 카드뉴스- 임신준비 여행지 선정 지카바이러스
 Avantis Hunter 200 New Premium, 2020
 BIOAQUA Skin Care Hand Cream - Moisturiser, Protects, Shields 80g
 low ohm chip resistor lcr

______

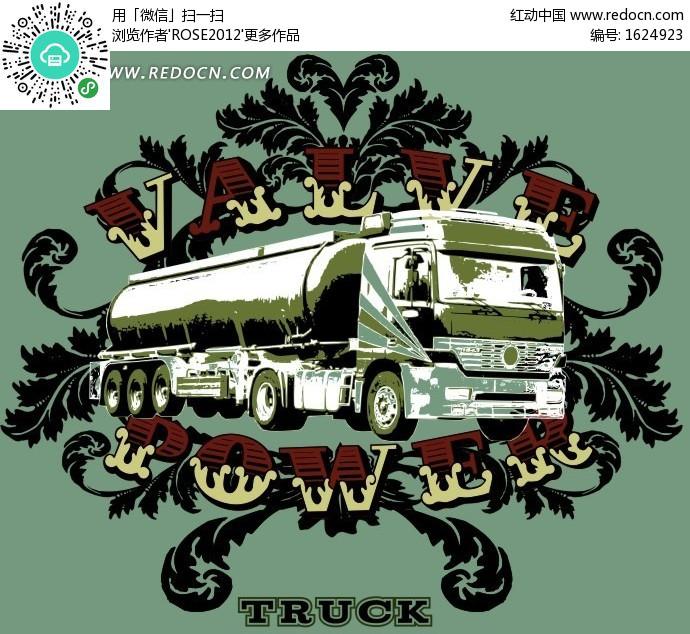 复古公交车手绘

______

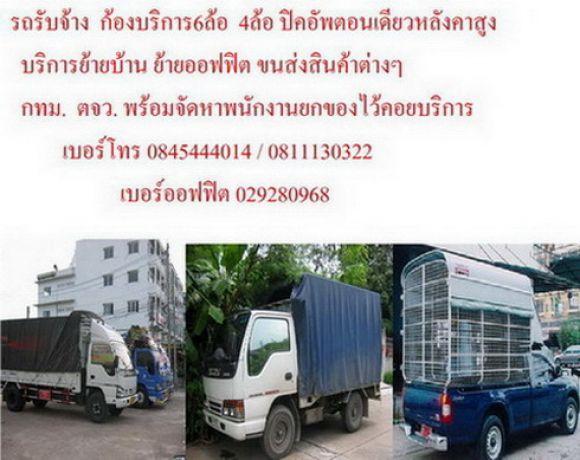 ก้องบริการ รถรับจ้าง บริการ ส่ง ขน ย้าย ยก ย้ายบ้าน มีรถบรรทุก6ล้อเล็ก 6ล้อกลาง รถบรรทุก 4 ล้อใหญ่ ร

______

Task to complete:
Of the entries listed above, reproduce only the lines starting at the line containing "카드뉴스- 임신준비 여행지 선정 지카바이러스" and ending at the line containing "low ohm chip resistor lcr". Include both, exactly as they stand.

Task solution:
 카드뉴스- 임신준비 여행지 선정 지카바이러스
 Avantis Hunter 200 New Premium, 2020
 BIOAQUA Skin Care Hand Cream - Moisturiser, Protects, Shields 80g
 low ohm chip resistor lcr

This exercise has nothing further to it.